Claus Vistesen, chief eurozone economist at Pantheon Macroeconomics, said in a note to clients that should Russia cut off gas to Europe, prices would soar, although Moscow was unlikely to take this step. A cease-fire agreement between Russia and Ukraine, if one is reached, would send energy prices tumbling.
But governments around Europe are taking no chances, pledging billions of euros in subsidies to shield businesses and households from the pain of surging energy bills that have hurt consumer purchasing power.
“Households are becoming more pessimistic and could cut back on spending,” Ms. Lagarde said in a speech in Cyprus on Wednesday. “The longer the war lasts, the higher the economic costs will be and the greater the likelihood we end up in more adverse scenarios.”
Denmark is earmarking 2 billion Danish crowns ($299 million) to spend on “heat checks” for over 400,000 hard-hit households.

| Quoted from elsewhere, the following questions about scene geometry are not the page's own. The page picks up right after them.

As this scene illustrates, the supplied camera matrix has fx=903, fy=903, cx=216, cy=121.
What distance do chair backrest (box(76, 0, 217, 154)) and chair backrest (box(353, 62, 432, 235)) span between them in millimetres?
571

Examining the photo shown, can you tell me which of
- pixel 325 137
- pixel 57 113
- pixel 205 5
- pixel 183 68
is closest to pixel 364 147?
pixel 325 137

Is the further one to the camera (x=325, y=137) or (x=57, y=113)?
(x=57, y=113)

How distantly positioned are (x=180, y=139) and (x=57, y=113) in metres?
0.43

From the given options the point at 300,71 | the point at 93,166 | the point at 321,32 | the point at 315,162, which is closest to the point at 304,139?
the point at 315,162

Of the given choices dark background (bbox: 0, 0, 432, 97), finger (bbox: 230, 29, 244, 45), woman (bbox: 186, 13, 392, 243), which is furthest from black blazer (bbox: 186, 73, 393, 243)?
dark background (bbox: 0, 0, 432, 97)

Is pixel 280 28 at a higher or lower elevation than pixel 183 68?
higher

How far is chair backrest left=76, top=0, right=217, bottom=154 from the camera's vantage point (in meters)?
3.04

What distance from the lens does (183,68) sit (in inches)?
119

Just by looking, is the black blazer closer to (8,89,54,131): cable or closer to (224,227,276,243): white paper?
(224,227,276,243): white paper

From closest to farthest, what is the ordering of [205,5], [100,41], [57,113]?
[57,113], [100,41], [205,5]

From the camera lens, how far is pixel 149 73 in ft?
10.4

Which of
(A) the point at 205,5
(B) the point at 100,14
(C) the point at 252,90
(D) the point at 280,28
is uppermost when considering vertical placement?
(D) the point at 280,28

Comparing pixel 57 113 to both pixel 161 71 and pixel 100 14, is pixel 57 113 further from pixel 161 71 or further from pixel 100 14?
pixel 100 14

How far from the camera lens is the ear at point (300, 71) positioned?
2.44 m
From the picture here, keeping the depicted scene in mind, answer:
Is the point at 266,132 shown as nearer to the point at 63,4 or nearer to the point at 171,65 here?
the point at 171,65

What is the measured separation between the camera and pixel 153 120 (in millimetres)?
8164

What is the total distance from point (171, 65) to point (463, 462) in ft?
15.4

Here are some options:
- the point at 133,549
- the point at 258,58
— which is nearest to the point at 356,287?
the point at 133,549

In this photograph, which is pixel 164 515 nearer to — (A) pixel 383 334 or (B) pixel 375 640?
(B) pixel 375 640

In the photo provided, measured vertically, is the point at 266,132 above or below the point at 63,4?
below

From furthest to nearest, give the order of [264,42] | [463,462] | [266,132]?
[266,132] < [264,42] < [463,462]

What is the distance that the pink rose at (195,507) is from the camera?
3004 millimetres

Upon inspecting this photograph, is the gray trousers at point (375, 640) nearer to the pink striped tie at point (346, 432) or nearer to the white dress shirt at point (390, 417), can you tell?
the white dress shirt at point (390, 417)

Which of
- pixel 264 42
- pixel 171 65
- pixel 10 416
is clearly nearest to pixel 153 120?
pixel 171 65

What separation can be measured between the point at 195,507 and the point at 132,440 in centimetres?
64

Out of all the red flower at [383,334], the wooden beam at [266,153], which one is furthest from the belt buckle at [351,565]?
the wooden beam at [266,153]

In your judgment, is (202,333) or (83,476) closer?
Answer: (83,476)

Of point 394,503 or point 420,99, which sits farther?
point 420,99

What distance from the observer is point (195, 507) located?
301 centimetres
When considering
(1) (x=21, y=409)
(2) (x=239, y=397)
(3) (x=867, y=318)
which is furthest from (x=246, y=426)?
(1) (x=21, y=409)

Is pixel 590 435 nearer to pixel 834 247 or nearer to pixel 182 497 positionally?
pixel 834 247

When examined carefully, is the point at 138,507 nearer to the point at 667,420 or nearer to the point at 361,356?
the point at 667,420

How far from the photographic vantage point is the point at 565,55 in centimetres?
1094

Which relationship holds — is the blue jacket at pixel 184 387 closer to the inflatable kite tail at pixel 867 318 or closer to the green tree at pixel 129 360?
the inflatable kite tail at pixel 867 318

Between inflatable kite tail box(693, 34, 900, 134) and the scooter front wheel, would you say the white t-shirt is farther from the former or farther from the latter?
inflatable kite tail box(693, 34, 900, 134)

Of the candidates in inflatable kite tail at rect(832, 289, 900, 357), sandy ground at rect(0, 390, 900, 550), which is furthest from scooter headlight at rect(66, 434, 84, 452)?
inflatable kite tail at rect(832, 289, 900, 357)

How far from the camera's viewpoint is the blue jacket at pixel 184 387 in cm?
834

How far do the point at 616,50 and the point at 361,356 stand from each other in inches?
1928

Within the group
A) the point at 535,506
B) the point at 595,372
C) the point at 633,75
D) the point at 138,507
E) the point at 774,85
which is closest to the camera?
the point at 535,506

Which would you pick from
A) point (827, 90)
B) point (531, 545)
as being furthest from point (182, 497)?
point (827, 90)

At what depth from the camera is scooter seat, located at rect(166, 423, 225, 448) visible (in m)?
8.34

France is capping an increase on regulated electricity costs at 4 percent and is spending a total of 26 billion euros to help companies and households offset higher gas and power bills.
In Germany, where the war in Ukraine and inflation have also put significant pressure on consumer sentiment, Chancellor Olaf Scholz’s government has approved €4.5 billion in tax relief measures.
The war has also added to the strain on supply chains that were already stretched by the pandemic, continuing to press on producer prices and the cost of goods for consumers.
“The question is whether the worst is behind us now, and that seems doubtful,” Bert Colijn, a senior eurozone economist at ING Bank, wrote in a note to clients, adding that the prospect of double-digit inflation “cannot be ruled out at this point.”